I don’t mean for this to stir up fears (or even more anxiety) on top of what we are all already feeling. These conversations are difficult, but necessary. I often find myself exhausted from the 24/7 pandemic coverage and have to ration my intake of news. Taking inventory of my emotional capacity is one aspect of self-respect that I’ve engrained into my own moral code. Something I’m constantly struggling to follow. And not for everyone. But whether or not we watch ALL the news or only some, we should acknowledge that there is definitely an obligation to stay informed for the sake of our collective health. This leaves us with a tricky balancing act – watching for safety and not watching for sanity.
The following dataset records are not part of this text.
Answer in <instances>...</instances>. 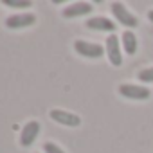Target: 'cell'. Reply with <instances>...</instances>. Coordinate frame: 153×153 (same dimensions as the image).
<instances>
[{
  "label": "cell",
  "instance_id": "obj_1",
  "mask_svg": "<svg viewBox=\"0 0 153 153\" xmlns=\"http://www.w3.org/2000/svg\"><path fill=\"white\" fill-rule=\"evenodd\" d=\"M112 13H114V16H115V20L121 24V25H124V27H137L139 25V20L124 7V4H121V2H114L112 4Z\"/></svg>",
  "mask_w": 153,
  "mask_h": 153
},
{
  "label": "cell",
  "instance_id": "obj_2",
  "mask_svg": "<svg viewBox=\"0 0 153 153\" xmlns=\"http://www.w3.org/2000/svg\"><path fill=\"white\" fill-rule=\"evenodd\" d=\"M119 94L123 97H126V99H139V101L148 99L151 96V92H149L148 87H142V85H128V83L119 87Z\"/></svg>",
  "mask_w": 153,
  "mask_h": 153
},
{
  "label": "cell",
  "instance_id": "obj_3",
  "mask_svg": "<svg viewBox=\"0 0 153 153\" xmlns=\"http://www.w3.org/2000/svg\"><path fill=\"white\" fill-rule=\"evenodd\" d=\"M74 49L78 54L85 56V58H101L103 56V47L97 45V43H90V42H83V40H78L74 43Z\"/></svg>",
  "mask_w": 153,
  "mask_h": 153
},
{
  "label": "cell",
  "instance_id": "obj_4",
  "mask_svg": "<svg viewBox=\"0 0 153 153\" xmlns=\"http://www.w3.org/2000/svg\"><path fill=\"white\" fill-rule=\"evenodd\" d=\"M51 119L56 121L58 124H63V126H79L81 124V119L79 115L76 114H70L67 110H51Z\"/></svg>",
  "mask_w": 153,
  "mask_h": 153
},
{
  "label": "cell",
  "instance_id": "obj_5",
  "mask_svg": "<svg viewBox=\"0 0 153 153\" xmlns=\"http://www.w3.org/2000/svg\"><path fill=\"white\" fill-rule=\"evenodd\" d=\"M106 54H108V59L112 65L119 67L123 63V52H121V45H119V40L117 36H108L106 38Z\"/></svg>",
  "mask_w": 153,
  "mask_h": 153
},
{
  "label": "cell",
  "instance_id": "obj_6",
  "mask_svg": "<svg viewBox=\"0 0 153 153\" xmlns=\"http://www.w3.org/2000/svg\"><path fill=\"white\" fill-rule=\"evenodd\" d=\"M38 133H40V123L38 121H29L27 124H24V130L20 133V144L24 148L31 146L34 142V139L38 137Z\"/></svg>",
  "mask_w": 153,
  "mask_h": 153
},
{
  "label": "cell",
  "instance_id": "obj_7",
  "mask_svg": "<svg viewBox=\"0 0 153 153\" xmlns=\"http://www.w3.org/2000/svg\"><path fill=\"white\" fill-rule=\"evenodd\" d=\"M36 22V16L33 13H20V15H13L6 20V25L9 29H22V27H29Z\"/></svg>",
  "mask_w": 153,
  "mask_h": 153
},
{
  "label": "cell",
  "instance_id": "obj_8",
  "mask_svg": "<svg viewBox=\"0 0 153 153\" xmlns=\"http://www.w3.org/2000/svg\"><path fill=\"white\" fill-rule=\"evenodd\" d=\"M90 11H92V6H90L88 2H76V4L65 7L61 15H63L65 18H76V16H85V15H88Z\"/></svg>",
  "mask_w": 153,
  "mask_h": 153
},
{
  "label": "cell",
  "instance_id": "obj_9",
  "mask_svg": "<svg viewBox=\"0 0 153 153\" xmlns=\"http://www.w3.org/2000/svg\"><path fill=\"white\" fill-rule=\"evenodd\" d=\"M87 27L88 29H94V31H108V33H114L115 31V24L105 16H94V18H88L87 22Z\"/></svg>",
  "mask_w": 153,
  "mask_h": 153
},
{
  "label": "cell",
  "instance_id": "obj_10",
  "mask_svg": "<svg viewBox=\"0 0 153 153\" xmlns=\"http://www.w3.org/2000/svg\"><path fill=\"white\" fill-rule=\"evenodd\" d=\"M123 47H124L126 54H130V56H133L137 52V36L131 31L123 33Z\"/></svg>",
  "mask_w": 153,
  "mask_h": 153
},
{
  "label": "cell",
  "instance_id": "obj_11",
  "mask_svg": "<svg viewBox=\"0 0 153 153\" xmlns=\"http://www.w3.org/2000/svg\"><path fill=\"white\" fill-rule=\"evenodd\" d=\"M4 4H6L7 7H13V9L31 7V2H29V0H4Z\"/></svg>",
  "mask_w": 153,
  "mask_h": 153
},
{
  "label": "cell",
  "instance_id": "obj_12",
  "mask_svg": "<svg viewBox=\"0 0 153 153\" xmlns=\"http://www.w3.org/2000/svg\"><path fill=\"white\" fill-rule=\"evenodd\" d=\"M139 81H144V83H153V67L149 68H144L139 72Z\"/></svg>",
  "mask_w": 153,
  "mask_h": 153
},
{
  "label": "cell",
  "instance_id": "obj_13",
  "mask_svg": "<svg viewBox=\"0 0 153 153\" xmlns=\"http://www.w3.org/2000/svg\"><path fill=\"white\" fill-rule=\"evenodd\" d=\"M43 151L45 153H65L58 144H54V142H45L43 144Z\"/></svg>",
  "mask_w": 153,
  "mask_h": 153
},
{
  "label": "cell",
  "instance_id": "obj_14",
  "mask_svg": "<svg viewBox=\"0 0 153 153\" xmlns=\"http://www.w3.org/2000/svg\"><path fill=\"white\" fill-rule=\"evenodd\" d=\"M148 18H149V20H151V22H153V9H151V11H149V13H148Z\"/></svg>",
  "mask_w": 153,
  "mask_h": 153
}]
</instances>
Some tips: pick a few reputable sources, check in with them in a way that honors your emotional capacity, and then step back.
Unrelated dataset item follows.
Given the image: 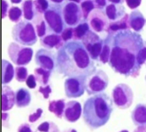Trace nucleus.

PT school has given me the tools to begin these conversations around bioethics, but I certainly can’t do it alone. By having these exchanges with others (as you’re able), we can build up our own moral toolkit. Taking a piece here and there from the people we admire. Take lessons now from the brave work of our PT colleagues in hospitals across the nation, who are acting out the highest form of APTA’s “altruism” value. Now it’s our turn to practice APTA’s “social responsibility” value by staying home! There is no easy answer for these modern bioethical questions, (a lot of them answered by the classic “it depends” PT school answer). But as I like to think…. In the words of Pittsburgh’s dear Mr. Rogers: “Anything that is human is mentionable, and anything that is mentionable can be more manageable.”